Today i was doing code review of my teammate. It's plain old Delphi, version XE4. I detected the code like this:

cWin_CountryIdsSet: array[0..243] of integer = (499, 688, 040, ...)

It is the list of decimal IDs but one of them - 040 - looks like octal, right? I immediately told him about the problem but he answered: "No, it works like a decimal, look by yourself". And he was right! I wrote small example:

Writeln(080);
if 80 = 080 then Writeln('They are equal');
Writeln(IntToStr(080));

It displays:

80
They are equal
80 

So it means that this Embarcadero's explanation about integer constants is incorrect at the moment. Especially this sentence is wrong:

All constants with an initial zero are taken to be octal. If an octal constant contains the illegal digits 8 or 9, an error is reported. Octal constants exceeding 037777777777 are truncated.
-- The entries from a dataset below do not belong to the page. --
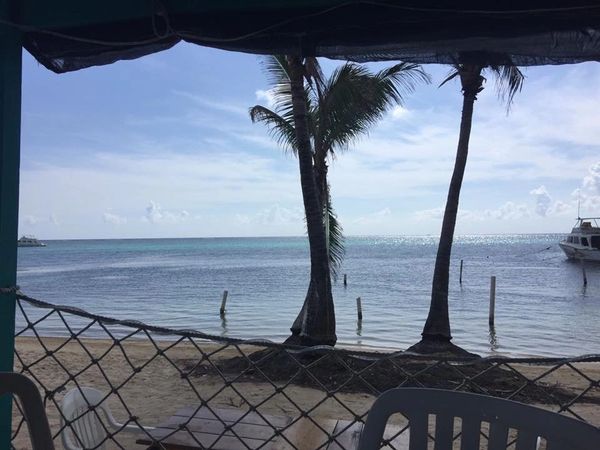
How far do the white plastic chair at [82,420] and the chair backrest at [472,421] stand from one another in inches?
69.6

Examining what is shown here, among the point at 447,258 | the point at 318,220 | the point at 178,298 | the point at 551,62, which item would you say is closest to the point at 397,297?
the point at 178,298

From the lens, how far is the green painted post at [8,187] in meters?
2.57

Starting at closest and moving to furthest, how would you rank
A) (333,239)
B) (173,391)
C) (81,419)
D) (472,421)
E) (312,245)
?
(472,421), (81,419), (173,391), (312,245), (333,239)

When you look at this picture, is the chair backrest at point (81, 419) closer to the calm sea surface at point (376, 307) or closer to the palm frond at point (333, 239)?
the palm frond at point (333, 239)

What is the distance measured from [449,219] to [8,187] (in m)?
8.62

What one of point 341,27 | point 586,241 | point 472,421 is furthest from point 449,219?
point 586,241

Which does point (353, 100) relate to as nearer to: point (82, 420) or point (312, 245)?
point (312, 245)

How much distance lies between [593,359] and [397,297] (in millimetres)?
25927

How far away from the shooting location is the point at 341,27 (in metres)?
2.46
I didn't get any error about using the digit 8 and compiler ignored leading 0. Could someone explain me please who is wrong here and how to work with octal constants in Delphi now?

Thank you by advance!

Updated: Delphi doesn't support explicit declaration of octal constant. So, it is curse of multi-language development, i disturbed my teammate wrongfully. Thank you for all the answers!

Was it helpful?

Solution

What you linked to is a C++ reference, not a Delphi reference. Delphi does not support octal literals, only Decimal and Hex literals.

OTHER TIPS

Delphi literals can be decimal or hexadecimal. There is no support for any other representation.

The documentation you refer to is for C++ rather than Delphi.